Le grand marmiton parut satisfait du ton de franchise et de dignité qui accompagnait ces paroles. — Hâtez-vous, messieurs, dit-il, d’entrer dans cette galerie : je craindrais pour vous un malheur si l’autorité vous surprenait dans cet habit. Ce pays a des usages singuliers, j’en conviens ; ce n’est pas un crime de les ignorer, mais ce serait une folie de les braver. Suivez-moi.

En disant ces mots, il conduisit les enfants dans une vaste chambre où l’on déshabillait les voyageurs ; et il fit apporter à chacun d’eux, selon sa taille, un habit de marmiton.

— La reine Marmite, qui gouverne ce pays, continua le grave marmiton, regarde l’art de la cuisine comme la base nécessaire d’un sage gouvernement : c’est pourquoi elle prescrit ce bizarre costume à tous ses sujets.
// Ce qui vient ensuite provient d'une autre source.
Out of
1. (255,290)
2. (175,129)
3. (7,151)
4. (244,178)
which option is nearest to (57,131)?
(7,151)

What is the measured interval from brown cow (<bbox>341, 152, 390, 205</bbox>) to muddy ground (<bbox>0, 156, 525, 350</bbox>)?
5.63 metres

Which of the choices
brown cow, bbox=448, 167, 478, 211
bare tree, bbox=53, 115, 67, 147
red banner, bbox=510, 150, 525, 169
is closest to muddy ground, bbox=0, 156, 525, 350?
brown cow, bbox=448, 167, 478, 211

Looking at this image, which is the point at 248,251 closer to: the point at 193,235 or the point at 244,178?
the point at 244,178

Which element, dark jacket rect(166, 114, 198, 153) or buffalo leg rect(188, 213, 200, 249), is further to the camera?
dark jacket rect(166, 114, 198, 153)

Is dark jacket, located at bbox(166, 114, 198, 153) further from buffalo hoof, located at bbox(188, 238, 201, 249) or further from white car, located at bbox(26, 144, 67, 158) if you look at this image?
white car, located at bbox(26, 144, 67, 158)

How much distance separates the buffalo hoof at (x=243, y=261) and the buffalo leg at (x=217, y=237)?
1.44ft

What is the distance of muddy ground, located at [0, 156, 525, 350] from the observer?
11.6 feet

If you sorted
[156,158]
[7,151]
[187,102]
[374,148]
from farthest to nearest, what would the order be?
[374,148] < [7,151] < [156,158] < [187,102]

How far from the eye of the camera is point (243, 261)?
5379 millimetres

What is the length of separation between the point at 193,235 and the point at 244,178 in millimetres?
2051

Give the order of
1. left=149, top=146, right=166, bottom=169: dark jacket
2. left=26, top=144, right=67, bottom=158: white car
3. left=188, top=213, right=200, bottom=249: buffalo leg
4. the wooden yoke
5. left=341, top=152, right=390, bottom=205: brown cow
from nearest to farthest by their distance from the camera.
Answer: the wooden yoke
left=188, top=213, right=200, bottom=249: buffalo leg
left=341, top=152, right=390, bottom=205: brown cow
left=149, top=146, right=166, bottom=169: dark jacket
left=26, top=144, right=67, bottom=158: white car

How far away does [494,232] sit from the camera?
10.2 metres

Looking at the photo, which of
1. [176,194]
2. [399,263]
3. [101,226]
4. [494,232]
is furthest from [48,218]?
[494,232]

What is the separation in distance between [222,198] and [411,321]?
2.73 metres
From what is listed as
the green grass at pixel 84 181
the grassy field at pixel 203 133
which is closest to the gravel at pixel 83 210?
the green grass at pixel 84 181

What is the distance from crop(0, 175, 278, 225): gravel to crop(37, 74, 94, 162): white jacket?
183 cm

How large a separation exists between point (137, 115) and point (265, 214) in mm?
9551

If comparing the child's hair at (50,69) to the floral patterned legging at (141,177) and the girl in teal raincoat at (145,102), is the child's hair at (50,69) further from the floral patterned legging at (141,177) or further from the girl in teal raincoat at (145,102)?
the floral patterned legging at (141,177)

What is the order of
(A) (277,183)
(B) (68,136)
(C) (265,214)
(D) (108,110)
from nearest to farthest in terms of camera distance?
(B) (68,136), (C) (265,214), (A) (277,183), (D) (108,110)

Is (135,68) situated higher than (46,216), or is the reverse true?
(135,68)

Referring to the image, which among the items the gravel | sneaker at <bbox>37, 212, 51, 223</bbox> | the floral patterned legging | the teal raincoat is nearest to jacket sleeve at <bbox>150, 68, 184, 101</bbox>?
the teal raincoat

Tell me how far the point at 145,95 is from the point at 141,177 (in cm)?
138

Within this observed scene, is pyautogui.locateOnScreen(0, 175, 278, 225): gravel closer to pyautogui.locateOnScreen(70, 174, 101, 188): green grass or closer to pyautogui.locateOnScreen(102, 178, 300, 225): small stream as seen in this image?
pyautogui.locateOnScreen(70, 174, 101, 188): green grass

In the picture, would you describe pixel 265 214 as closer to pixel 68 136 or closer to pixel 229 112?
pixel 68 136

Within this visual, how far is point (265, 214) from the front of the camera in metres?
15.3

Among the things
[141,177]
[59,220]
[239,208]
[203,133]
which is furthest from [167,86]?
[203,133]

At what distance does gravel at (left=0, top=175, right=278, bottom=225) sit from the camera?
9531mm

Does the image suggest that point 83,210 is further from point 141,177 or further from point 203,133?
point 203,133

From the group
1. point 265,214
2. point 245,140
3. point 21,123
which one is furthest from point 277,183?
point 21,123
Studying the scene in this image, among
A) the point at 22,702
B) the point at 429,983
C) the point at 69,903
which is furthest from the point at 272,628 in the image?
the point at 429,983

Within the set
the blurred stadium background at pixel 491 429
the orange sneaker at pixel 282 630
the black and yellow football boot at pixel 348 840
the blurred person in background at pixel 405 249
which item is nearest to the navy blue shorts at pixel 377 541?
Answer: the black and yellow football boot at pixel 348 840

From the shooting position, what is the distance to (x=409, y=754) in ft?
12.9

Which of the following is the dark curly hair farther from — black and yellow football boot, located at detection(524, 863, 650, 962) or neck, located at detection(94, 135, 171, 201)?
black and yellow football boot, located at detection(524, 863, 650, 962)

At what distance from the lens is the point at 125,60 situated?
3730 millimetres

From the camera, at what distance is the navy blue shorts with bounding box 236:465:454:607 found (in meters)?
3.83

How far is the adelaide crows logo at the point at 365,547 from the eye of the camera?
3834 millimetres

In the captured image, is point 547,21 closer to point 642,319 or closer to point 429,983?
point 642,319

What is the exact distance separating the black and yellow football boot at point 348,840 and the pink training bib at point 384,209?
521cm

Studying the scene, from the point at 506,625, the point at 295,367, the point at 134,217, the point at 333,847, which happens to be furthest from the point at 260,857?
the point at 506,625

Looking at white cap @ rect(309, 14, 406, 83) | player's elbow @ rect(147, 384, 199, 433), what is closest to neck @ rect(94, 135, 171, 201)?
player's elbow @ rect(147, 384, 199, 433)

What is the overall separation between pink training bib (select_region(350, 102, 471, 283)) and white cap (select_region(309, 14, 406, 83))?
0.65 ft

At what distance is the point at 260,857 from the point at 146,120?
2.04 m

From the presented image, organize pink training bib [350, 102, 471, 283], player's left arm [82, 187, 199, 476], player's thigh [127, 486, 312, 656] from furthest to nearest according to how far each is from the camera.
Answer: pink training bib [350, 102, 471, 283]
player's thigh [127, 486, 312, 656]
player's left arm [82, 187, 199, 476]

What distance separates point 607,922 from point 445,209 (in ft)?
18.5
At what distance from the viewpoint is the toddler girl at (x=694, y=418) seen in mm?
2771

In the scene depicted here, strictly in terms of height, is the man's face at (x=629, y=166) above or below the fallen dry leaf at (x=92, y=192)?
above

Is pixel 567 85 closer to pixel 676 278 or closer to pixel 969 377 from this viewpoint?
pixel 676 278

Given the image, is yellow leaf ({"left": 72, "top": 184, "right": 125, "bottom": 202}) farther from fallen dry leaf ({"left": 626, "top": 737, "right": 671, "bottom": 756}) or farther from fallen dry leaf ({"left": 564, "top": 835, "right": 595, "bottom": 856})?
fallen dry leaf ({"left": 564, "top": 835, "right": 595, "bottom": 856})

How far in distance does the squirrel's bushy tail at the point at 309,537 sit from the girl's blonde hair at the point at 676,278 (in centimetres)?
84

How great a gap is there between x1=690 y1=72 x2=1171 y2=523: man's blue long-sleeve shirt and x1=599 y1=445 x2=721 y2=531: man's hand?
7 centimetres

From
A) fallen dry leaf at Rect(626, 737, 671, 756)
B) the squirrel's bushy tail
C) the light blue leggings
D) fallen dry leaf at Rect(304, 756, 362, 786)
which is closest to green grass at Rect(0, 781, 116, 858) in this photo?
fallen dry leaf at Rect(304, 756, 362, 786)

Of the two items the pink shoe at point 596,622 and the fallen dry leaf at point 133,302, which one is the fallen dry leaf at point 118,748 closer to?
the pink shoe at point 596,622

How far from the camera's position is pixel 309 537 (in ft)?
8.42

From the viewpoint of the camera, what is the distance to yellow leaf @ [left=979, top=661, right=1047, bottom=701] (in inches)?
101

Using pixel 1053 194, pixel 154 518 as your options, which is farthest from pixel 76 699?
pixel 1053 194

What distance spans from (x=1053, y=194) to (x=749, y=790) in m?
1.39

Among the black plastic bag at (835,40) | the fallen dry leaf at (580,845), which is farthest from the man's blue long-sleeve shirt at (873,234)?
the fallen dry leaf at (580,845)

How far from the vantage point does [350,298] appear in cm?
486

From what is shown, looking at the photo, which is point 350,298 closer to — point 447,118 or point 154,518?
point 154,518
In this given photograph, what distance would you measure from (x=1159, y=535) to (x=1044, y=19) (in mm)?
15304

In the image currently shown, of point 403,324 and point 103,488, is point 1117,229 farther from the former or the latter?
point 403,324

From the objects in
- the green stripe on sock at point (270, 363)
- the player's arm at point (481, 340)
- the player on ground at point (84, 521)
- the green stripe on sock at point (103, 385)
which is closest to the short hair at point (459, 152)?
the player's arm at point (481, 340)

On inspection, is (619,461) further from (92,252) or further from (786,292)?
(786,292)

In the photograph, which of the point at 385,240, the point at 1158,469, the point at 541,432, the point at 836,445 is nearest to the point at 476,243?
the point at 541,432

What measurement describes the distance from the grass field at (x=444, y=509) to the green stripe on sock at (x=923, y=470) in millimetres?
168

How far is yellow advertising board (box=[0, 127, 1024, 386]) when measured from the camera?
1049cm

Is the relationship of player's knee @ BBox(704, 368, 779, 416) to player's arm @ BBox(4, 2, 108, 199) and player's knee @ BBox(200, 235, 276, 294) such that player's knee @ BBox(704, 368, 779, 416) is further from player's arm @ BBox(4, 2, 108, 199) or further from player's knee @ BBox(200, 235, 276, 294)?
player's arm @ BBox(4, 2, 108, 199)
Les étrangers même sont forcés de l’adopter, et l’imprudent qui refuserait de se soumettre à cette loi risquerait d’être mis en prison ou d’être massacré dans les rues.

Cesaro et le pêcheur changèrent d’habits sans murmurer ; mais le gros joufflu ne voulut rien entendre aux excellentes raisons qu’on venait de lui donner : — Je ne veux pas être marmiton ! s’écria-t-il en frappant du pied avec fureur ; grâce au ciel, je suis assez riche pour n’avoir besoin de servir personne ; je ne veux pas faire la cuisine, je ne veux pas être marmiton ! s’il le faut, je payerai plutôt un remplaçant !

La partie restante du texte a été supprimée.